Secrets Left to Post: 02 pages, 040 secrets from Secret Submission Post #453.
Secrets Not Posted: [ 0 - broken links ], [ 0 - not!secrets ], [ 0 - not!fandom ], [ 0 - too big ], [ 0 - repeat ].
Current Secret Submissions Post: here.
Suggestions, comments, and concerns should go here.

(Anonymous) 2015-09-05 08:09 pm (UTC)(link)
If you are going to set something in colonial-era Africa, it would be better to reflect both the existence of black people and the evil of colonialism. But depicting one of those things is still better than depicting neither of them.

Really the best thing to do would be, instead of doing a fucking safari movie shoot or whatever, do an Out of Africa thing instead

that book fucking rules and I would also have expected it to resonate with Tay Tay thematically but idk

(Anonymous) 2015-09-05 08:17 pm (UTC)(link)

## PROBLEM DESCRIPTION:
Answer from the excerpted passage above:
1. How many secrets are left to post, and from which submission post?
2. On what date and at what time (UTC) was the first anonymous comment posted?
3. What does the first commenter suggest doing instead of a safari movie shoot?

## AVAILABLE DATA:

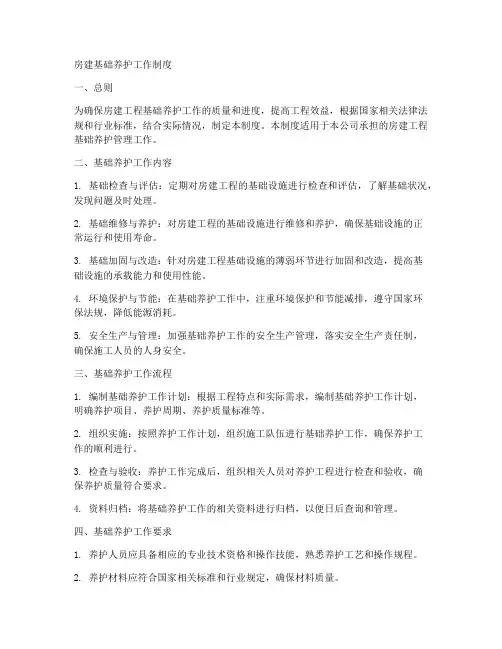 房建基础养护工作制度

一、总则

为确保房建工程基础养护工作的质量和进度，提高工程效益，根据国家相关法律法规和行业标准，结合实际情况，制定本制度。本制度适用于本公司承担的房建工程基础养护管理工作。

二、基础养护工作内容

1. 基础检查与评估：定期对房建工程的基础设施进行检查和评估，了解基础状况，发现问题及时处理。

2. 基础维修与养护：对房建工程的基础设施进行维修和养护，确保基础设施的正常运行和使用寿命。

3. 基础加固与改造：针对房建工程基础设施的薄弱环节进行加固和改造，提高基础设施的承载能力和使用性能。

4. 环境保护与节能：在基础养护工作中，注重环境保护和节能减排，遵守国家环保法规，降低能源消耗。

5. 安全生产与管理：加强基础养护工作的安全生产管理，落实安全生产责任制，确保施工人员的人身安全。

三、基础养护工作流程

1. 编制基础养护工作计划：根据工程特点和实际需求，编制基础养护工作计划，明确养护项目、养护周期、养护质量标准等。

2. 组织实施：按照养护工作计划，组织施工队伍进行基础养护工作，确保养护工作的顺利进行。

3. 检查与验收：养护工作完成后，组织相关人员对养护工程进行检查和验收，确保养护质量符合要求。

4. 资料归档：将基础养护工作的相关资料进行归档，以便日后查询和管理。

四、基础养护工作要求

1. 养护人员应具备相应的专业技术资格和操作技能，熟悉养护工艺和操作规程。

2. 养护材料应符合国家相关标准和行业规定，确保材料质量。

## WORKED SOLUTION:
1. Forty secrets (two pages) are left to post, from Secret Submission Post #453.
2. It was posted on 2015-09-05 at 08:09 pm (UTC).
3. The commenter suggests doing "an Out of Africa thing."